There are many laws that have been developed to ensure that the employees are treated fairly and provided with reasonable time to develop a social life, especially concerning the development of families. The legislations compel the employers to support their employees and their families. For instance, the Family and Medical Leave Act (FMLA) compels employers to provide employees with unpaid leave in certain circumstances.
According to the FMLA, the employer should allow a pregnant employee to take leave (Moran 1). Leave may also be required if the employee involved needs to take care of a child. Employees may also take a medical leave, or leave to take care of a sick relative. Different organizations may also develop special programs to help their employees to enhance the wellness of their families. Employee welfare programs are common in organizations that look to motivate their employees by showing concern about their family members.
One of the main reasons of ensuring that the human assets in an organization are paid fairly is to boost their motivation. It is apparent that a fair remuneration platform enhances the satisfaction of the employees because their purchasing power enhances the quality of life. Fair pay also enhances the commitment of the employees to their employer (Deakin and Morris 12). In the corporate world, companies compete for the best employees by offering better pay.
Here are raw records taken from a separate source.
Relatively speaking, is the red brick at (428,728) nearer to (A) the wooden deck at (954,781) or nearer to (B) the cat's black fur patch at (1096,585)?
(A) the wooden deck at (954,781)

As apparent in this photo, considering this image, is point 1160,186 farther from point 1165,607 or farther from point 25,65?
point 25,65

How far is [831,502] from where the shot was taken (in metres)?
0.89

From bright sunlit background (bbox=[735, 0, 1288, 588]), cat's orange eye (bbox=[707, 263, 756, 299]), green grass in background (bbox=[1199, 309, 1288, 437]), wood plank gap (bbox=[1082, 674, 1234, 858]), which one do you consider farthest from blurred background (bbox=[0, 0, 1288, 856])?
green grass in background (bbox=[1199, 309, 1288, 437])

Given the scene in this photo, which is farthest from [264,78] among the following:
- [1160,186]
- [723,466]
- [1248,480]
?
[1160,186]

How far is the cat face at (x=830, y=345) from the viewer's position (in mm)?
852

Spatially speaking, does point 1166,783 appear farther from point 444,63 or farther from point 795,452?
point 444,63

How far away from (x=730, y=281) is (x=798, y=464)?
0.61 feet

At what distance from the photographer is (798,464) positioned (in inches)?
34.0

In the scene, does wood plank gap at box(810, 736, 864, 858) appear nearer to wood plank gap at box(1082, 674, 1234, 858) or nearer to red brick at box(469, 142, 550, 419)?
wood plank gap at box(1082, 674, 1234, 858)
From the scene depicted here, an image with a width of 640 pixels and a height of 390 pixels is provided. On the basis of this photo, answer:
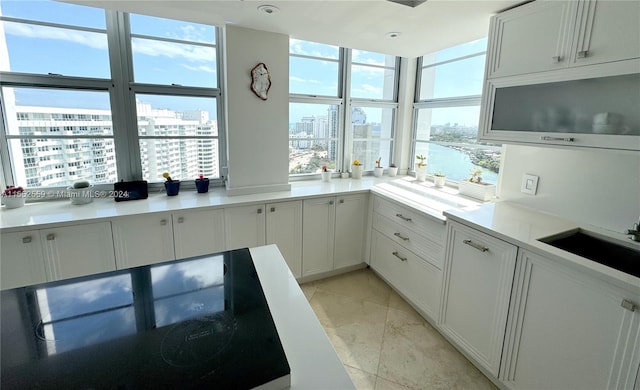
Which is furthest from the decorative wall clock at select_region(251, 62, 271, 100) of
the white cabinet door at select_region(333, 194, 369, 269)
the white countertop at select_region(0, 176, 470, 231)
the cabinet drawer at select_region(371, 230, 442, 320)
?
the cabinet drawer at select_region(371, 230, 442, 320)

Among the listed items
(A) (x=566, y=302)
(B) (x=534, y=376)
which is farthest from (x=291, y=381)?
(B) (x=534, y=376)

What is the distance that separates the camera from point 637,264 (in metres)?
1.48

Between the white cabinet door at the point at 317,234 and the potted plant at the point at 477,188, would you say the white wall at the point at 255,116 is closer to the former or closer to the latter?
the white cabinet door at the point at 317,234

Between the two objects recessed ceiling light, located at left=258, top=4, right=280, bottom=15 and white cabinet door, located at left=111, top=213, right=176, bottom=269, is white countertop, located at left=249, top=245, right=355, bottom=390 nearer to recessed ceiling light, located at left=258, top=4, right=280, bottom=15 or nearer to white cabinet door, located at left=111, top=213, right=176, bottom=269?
white cabinet door, located at left=111, top=213, right=176, bottom=269

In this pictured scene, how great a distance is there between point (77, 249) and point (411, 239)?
239cm

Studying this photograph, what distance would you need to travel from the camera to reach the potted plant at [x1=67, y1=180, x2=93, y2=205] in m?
2.19

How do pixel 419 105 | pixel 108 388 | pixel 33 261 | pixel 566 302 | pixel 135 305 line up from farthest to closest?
pixel 419 105 → pixel 33 261 → pixel 566 302 → pixel 135 305 → pixel 108 388

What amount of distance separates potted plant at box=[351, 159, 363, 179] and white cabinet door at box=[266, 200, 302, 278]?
102 centimetres

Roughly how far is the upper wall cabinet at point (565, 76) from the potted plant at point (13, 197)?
10.9ft

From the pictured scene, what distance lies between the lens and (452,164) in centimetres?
297

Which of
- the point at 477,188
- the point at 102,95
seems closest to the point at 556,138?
the point at 477,188

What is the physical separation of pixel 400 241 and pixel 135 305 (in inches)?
80.8

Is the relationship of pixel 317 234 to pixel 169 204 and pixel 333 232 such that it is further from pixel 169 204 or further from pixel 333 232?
pixel 169 204

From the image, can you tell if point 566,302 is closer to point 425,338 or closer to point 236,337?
point 425,338
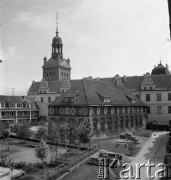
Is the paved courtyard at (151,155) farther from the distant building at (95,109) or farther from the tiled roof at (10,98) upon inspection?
the tiled roof at (10,98)

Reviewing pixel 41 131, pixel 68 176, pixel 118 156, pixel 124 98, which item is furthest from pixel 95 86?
pixel 68 176

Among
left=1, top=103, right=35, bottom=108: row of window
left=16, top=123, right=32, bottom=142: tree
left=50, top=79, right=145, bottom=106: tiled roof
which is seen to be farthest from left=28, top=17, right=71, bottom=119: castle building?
left=16, top=123, right=32, bottom=142: tree

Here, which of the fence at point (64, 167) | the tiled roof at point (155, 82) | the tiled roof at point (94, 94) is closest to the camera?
Answer: the fence at point (64, 167)

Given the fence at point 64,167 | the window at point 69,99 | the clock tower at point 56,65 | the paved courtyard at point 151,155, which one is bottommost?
the paved courtyard at point 151,155

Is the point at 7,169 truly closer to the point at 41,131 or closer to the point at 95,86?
the point at 41,131

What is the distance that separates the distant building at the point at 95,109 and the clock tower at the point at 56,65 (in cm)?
3294

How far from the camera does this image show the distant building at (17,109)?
68500mm

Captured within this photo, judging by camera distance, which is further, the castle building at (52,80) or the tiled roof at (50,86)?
the tiled roof at (50,86)

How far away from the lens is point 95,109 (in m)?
49.7

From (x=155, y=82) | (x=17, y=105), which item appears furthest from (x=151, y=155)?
(x=17, y=105)

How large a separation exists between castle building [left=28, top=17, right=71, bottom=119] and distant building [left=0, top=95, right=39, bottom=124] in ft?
9.87

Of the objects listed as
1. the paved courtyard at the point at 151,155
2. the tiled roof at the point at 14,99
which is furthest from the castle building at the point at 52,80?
the paved courtyard at the point at 151,155

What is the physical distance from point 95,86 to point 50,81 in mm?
30478

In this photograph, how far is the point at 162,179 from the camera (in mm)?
22609
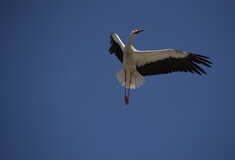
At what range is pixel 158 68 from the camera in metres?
11.2

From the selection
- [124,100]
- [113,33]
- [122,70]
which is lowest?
[124,100]

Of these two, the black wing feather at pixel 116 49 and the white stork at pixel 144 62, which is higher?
the black wing feather at pixel 116 49

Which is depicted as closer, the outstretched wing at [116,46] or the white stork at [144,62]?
the white stork at [144,62]

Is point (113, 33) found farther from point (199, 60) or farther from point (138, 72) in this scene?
point (199, 60)

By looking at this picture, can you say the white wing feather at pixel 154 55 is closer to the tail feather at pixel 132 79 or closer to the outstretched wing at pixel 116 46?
the tail feather at pixel 132 79

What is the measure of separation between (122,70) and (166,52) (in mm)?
1219

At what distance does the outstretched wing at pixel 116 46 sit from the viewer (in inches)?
454

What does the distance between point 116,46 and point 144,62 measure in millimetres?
847

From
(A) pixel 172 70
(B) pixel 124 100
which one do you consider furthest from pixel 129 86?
(A) pixel 172 70

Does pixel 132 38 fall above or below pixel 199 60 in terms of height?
above

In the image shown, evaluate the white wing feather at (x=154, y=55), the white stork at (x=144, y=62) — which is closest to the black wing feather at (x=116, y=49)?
the white stork at (x=144, y=62)

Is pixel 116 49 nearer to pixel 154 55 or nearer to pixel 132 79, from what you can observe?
pixel 132 79

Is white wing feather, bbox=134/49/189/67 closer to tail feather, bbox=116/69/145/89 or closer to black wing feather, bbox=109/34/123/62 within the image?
tail feather, bbox=116/69/145/89

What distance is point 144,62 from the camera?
1132 cm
Fair salaries reduce the turnover rate in companies. Fair pay is also an important aspect in organizations because there are legislations that require the employers to compensate the employees adequately. It is important for companies to give fair pay to the employees as a way of ensuring their lives are comfortable. Poorly paid employees are associated with low performance because they are stressed financially. It is apparent that most employees work to enhance the quality of their lives through the economic liberation associated with fair salaries; hence, employers should look into ensuring that the compensation of the workers is reasonable.
Discrimination by gender in the workplace is prohibited by the law. Employers must ensure that all employees are treated equally (Dipboye and Colella 23). It is also against the law for employers to discriminate against employees with various disabilities. The employment law stipulates that the necessary measures should be applied to accommodate the disabled members in the human asset base. Discrimination on the basis of age is also prohibited by the law.
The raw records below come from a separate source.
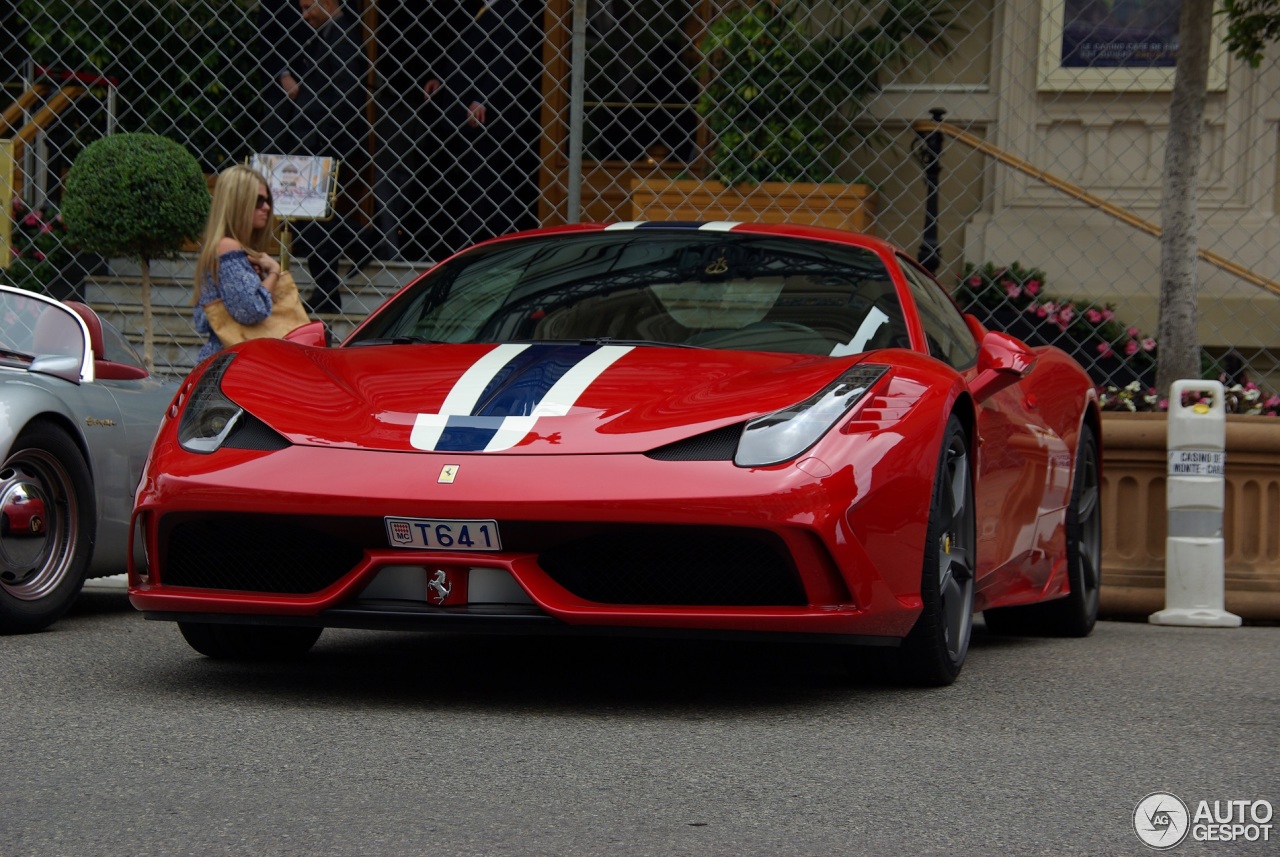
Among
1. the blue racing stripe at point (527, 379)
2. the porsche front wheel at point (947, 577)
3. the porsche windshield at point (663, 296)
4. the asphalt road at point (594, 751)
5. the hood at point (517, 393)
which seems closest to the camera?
the asphalt road at point (594, 751)

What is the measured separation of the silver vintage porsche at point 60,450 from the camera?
555cm

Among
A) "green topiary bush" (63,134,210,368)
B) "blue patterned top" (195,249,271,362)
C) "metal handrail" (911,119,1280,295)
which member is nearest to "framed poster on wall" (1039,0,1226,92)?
"metal handrail" (911,119,1280,295)

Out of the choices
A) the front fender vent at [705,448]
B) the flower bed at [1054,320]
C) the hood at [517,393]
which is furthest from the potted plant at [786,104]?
the front fender vent at [705,448]

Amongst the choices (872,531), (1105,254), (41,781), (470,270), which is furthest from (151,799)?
(1105,254)

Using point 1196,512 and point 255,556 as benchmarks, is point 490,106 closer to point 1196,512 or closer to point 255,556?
point 1196,512

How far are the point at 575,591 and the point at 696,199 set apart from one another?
5.54m

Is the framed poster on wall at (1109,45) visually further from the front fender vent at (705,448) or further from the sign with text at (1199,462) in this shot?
the front fender vent at (705,448)

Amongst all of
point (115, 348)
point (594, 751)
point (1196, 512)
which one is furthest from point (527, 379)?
point (1196, 512)

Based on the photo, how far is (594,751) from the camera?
3758 millimetres

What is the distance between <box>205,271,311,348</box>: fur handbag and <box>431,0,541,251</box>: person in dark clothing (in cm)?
214

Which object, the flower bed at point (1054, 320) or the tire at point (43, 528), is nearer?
the tire at point (43, 528)

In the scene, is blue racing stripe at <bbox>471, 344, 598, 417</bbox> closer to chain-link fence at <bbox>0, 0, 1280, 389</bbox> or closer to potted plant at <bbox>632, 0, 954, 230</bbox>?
potted plant at <bbox>632, 0, 954, 230</bbox>

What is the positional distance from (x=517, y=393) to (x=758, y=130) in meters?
5.72

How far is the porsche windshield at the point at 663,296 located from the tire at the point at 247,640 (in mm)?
816
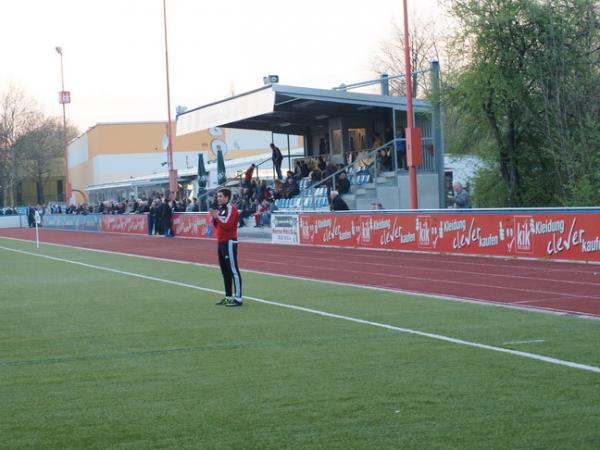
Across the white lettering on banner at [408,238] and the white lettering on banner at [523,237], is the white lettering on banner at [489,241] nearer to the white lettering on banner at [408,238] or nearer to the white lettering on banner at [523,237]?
the white lettering on banner at [523,237]

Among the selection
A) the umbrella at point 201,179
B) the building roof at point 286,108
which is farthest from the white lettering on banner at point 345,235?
the umbrella at point 201,179

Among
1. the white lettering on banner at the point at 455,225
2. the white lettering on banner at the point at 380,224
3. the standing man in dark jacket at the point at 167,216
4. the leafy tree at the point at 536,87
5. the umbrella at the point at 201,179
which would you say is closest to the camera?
the white lettering on banner at the point at 455,225

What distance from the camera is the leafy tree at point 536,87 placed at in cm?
2938

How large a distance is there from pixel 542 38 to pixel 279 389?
2412 cm

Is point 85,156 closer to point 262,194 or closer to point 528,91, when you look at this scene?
point 262,194

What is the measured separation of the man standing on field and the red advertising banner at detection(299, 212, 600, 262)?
8725mm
Employees should be treated equally regardless of their age differences (Minnotte 188). The orientations of the employees in religion should also not be used to instigate discrimination. The cultural diversity in the workforce should be accommodated on a fair platform to prevent discrimination claims. Employees have the right to seek legal action against their employers if they are subjected to any form of discrimination.
Employers enhance the quality of their relationships with the employees by developing a working environment that compels the employees to assume specific behaviors. The espoused values of the company are particularly important in defining the desirable conduct of the employees. Additionally, the emphasis on the code of conduct to be followed by the employees also ensures that the employees observe the organizational policies. The development of an organizational culture that is associated with the commitment to the organizational policies also enhances the quality of the relationship between the employer and the employees.
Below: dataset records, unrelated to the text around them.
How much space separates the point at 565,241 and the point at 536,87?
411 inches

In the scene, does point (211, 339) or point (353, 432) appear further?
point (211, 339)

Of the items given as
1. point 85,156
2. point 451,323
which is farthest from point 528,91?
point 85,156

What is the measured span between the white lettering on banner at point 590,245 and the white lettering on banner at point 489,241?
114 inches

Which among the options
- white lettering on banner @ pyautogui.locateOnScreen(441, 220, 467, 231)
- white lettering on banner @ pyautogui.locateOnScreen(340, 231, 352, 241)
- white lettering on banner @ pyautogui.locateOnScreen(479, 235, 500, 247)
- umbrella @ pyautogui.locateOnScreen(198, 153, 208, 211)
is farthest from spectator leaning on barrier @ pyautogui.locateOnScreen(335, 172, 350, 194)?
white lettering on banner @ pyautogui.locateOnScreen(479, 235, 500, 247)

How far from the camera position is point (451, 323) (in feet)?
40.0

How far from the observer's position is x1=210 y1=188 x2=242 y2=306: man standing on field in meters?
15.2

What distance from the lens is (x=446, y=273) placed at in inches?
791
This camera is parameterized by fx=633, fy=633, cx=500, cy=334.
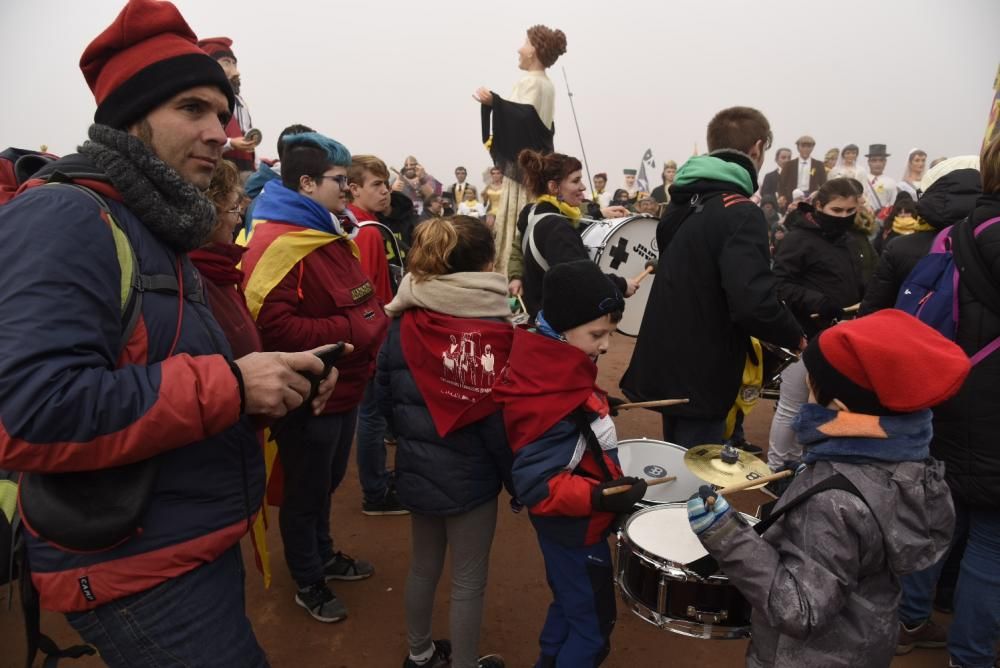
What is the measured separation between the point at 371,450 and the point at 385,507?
0.41 meters

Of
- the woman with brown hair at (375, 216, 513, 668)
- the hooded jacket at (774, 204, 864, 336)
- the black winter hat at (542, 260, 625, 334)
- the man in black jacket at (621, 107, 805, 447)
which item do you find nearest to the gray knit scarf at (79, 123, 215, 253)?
the woman with brown hair at (375, 216, 513, 668)

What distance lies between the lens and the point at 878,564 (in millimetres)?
1652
The psychological contract between the employer and the employees entails the development of mutual goals (Kiazad, Seibert, and Kraimer 536). This relationship is characterized by mutual respect between the employers and the employees, whereby the employees portray the highest level of competence and the employer meets the expectations of the employees (Rayton, Brammer, and Millington 353). The health of the relationship between the employer and the employees determines the productivity of a company; hence, the leadership and top management function must foster the development of a good working environment for the employees.
Deakin, Simon and Gillian Morris. Labor law. Oxford: Hart publishing, 2012. Print.
Dipboye, Robert, and Adrienne Colella. Discrimination at Work: The Psychological and Organizational Bases. Abingdon: Psychology Press, 2013. Print.
Kiazad, Kohyar, Scott Seibert, and Maria Kraimer. “Psychological Contract Breach and Employee Innovation: A Conservation of Resources Perspective.” Journal of Occupational and Organizational Psychology 87.3 (2014): 535-556. Print.
Minnotte, Krista. “Perceived Discrimination and Work‐To‐Life Conflict among Workers in the United States.” The Sociological Quarterly 53.2 (2012): 188-210. Print.
Moran, Theresa. “The Importance Of Access To Benefits Under The Family Medical Leave Act For Low-Income Families For Bonding And Attachment Facilitation With A Fragile Infant And The Role Of The Social Worker.” 21st Century Social Justice 1.1 (2014): 1. Print.
Rayton, Bruce, Stephen Brammer, and Andrew Millington. “Corporate Social Performance and the Psychological Contract.” Group & Organization Management 40.3 (2015): 353-377. Print.